Vol·⑨ [Melt·熔化](2/2)
萊昂接著問:「她是個虔誠的基督徒?」
溫斯頓:「對,是不是很驚訝?」
萊昂:「要說什麼呢?」
溫斯頓:「別談錢,她不喜歡別人與她談錢,不如細數你到底犯了多少罪過——誠心懺悔。」
萊昂:「你別騙我...」
溫斯頓:「啊哈!你害怕了?你在害怕?你居然會害怕一個小姑娘?」
說實話,萊昂教父並不畏懼那個擁有超然元質的小修女——
——他所有的心虛,所有的膽怯,都來自於溫斯頓·斯賓塞的一張嘴。
這個男人有一種魔力。
在校園時代時,溫斯頓·斯賓塞就已經是這副醜陋邋遢的模樣了。他好像從來都沒長大,也沒變老,那副油膩噁心又精明利落的做派,讓萊昂從心底產生強烈的敬畏。
那是一種非常恐怖的生存手段。
在桑赫斯特皇家軍事學院,光是靠斯賓塞這張嘴,就為萊昂擋住了無數麻煩事。
直到萊昂進入血族社會,開始進行殘酷血腥的黑幫遴選,從紅皇后教區一步一步往上爬,多年之後才明白,這是一種外交話術,是一種恐怖的魔法,幾乎言出法隨。
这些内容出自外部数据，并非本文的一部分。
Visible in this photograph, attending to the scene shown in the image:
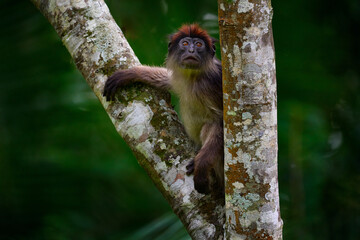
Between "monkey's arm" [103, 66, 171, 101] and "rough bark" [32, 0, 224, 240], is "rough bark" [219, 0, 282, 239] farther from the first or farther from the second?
"monkey's arm" [103, 66, 171, 101]

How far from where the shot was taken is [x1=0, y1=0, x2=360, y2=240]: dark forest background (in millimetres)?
3352

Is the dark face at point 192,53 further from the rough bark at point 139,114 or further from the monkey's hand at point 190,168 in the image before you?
the monkey's hand at point 190,168

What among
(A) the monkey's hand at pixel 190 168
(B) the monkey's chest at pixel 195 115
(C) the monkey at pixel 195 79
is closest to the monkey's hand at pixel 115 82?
(C) the monkey at pixel 195 79

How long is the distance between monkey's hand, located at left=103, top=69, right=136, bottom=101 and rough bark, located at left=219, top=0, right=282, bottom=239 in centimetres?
89

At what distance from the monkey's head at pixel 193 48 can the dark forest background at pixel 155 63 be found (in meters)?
0.29

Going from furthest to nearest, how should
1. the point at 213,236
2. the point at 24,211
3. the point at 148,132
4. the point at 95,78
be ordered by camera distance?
the point at 24,211, the point at 95,78, the point at 148,132, the point at 213,236

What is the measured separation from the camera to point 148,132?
2.75 m

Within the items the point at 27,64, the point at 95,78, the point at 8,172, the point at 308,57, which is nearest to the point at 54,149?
the point at 8,172

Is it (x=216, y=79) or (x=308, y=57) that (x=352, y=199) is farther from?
(x=216, y=79)

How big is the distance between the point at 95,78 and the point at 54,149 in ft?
3.53

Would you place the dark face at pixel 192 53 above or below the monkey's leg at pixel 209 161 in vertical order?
above

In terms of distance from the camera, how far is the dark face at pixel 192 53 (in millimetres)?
3553

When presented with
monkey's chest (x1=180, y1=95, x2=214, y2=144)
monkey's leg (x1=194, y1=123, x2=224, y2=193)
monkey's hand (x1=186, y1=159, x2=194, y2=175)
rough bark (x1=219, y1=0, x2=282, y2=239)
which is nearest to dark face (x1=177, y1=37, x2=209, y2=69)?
monkey's chest (x1=180, y1=95, x2=214, y2=144)

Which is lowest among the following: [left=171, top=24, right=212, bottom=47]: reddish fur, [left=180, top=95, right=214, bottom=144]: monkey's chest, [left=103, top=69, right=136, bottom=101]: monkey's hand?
[left=180, top=95, right=214, bottom=144]: monkey's chest
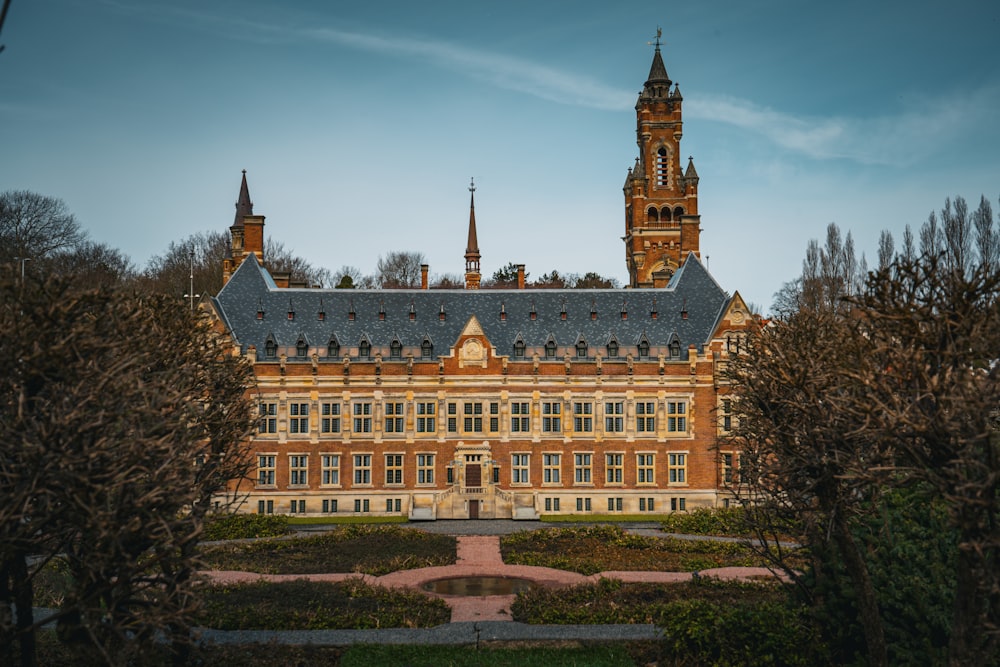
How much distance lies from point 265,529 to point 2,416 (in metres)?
29.3

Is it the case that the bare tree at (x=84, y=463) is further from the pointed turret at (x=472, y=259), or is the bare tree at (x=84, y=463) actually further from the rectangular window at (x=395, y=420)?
the pointed turret at (x=472, y=259)

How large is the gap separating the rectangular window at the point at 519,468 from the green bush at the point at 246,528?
13.7 m

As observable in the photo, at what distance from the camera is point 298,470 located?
5069 centimetres

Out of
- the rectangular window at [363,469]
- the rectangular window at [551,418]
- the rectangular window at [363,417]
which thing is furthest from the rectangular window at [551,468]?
the rectangular window at [363,417]

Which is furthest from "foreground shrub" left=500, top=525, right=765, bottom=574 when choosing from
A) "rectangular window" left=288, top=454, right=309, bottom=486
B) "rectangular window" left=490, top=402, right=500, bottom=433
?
"rectangular window" left=288, top=454, right=309, bottom=486

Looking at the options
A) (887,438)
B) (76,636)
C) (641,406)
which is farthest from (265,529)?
(887,438)

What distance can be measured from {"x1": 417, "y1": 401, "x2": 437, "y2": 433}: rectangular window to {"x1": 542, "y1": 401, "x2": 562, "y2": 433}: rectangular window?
21.3 ft

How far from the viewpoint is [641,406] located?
172ft

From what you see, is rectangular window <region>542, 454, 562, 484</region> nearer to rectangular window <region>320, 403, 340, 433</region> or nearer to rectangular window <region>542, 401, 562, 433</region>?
rectangular window <region>542, 401, 562, 433</region>

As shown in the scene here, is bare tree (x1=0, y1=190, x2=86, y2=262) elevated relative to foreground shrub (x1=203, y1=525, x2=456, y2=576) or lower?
elevated

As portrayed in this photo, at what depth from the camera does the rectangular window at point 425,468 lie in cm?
5112

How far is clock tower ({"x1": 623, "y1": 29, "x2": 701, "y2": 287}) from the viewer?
72.2 m

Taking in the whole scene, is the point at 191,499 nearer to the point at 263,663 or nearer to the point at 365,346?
the point at 263,663

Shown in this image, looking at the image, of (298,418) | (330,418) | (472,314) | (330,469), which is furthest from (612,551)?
(298,418)
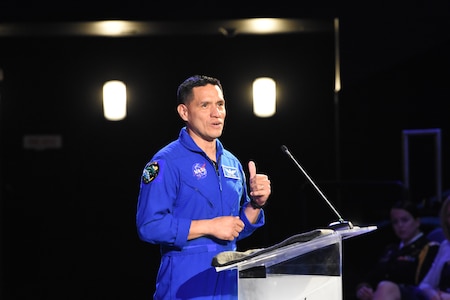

他一直都希望溫斯頓能回到他身邊,哪怕不變成血族,光靠著這張嘴,就能攻陷許多人的心門,打開許多人的死門。
可是這個古怪的白鴿騎士真的一心一意為祖國,打心眼裡仇恨血族,從來都不想與妖魔同流合污。
此時此刻——
——萊昂只怕這位還有幾分舊情的舊友,突然倒打一耙開始坑害自己。
他慎而又慎的掏出槍械,把名貴奢華的雕花1911交到老朋友手裡,當做互相信任的儀式。
「我相信你,斯賓塞,我這就去找她作懺悔,這麼做有用,對嗎?我能和這個中國人搭上幾句話?讓她對我產生好感?」
溫斯頓聳肩無謂,收好槍械:「你甚至可以直接和她談結婚的事。在學校宿舍我就和你說過了,你很帥,特別是我站在你身邊的時候。」
萊昂沒有開玩笑的心情:「你把臉湊過來,我不相信你。」
溫斯頓一邊收走芭芭拉主母的槍械,一邊往亨利兄弟身上動手動腳,把隨身武器都拿走——他伸長了脖子,瞪大了無辜又雞賊的雙眼,像是面對交警查酒駕時的爛酒鬼。
萊昂伸出舌頭,哈著氣。
「你沒有騙我,對嗎?」
溫斯頓:「沒有哦!」
萊昂教父舌尖嘗到的汗液里,所有信息素都表明——
「——很好,你沒有說謊,我這就過去。」
說罷這位紅皇后教區的話事人就往冬堡的人群里走。
溫斯頓大聲喊著:「葬禮在十點開始!你還有半個多小時!速戰速決!」
萊昂回頭揮了揮手,派頭十足,非常懂禮貌。
「謝謝你,老朋友。」
溫斯頓喊得非常非常大聲,要讓江雪明聽清楚:「這是個重量級人物!你能感覺到對嗎?她身上的元質是最優秀的!如果你能將她留在此地,後邊的麻煩事就會少很多。」
萊昂點點頭:「沒錯...」
溫斯頓:「帶她去懺悔室吧,好好聊聊。熔化她!你知道我說的是什麼意思對嗎?m·e·l·t!使她變得溫柔!熔化!」
萊昂教父露出欣慰的笑容,壯碩的肉身擠開一群冬堡泥巴種,那種由上至下的威壓,讓熱情的主婦們又驚又喜又怒又怕。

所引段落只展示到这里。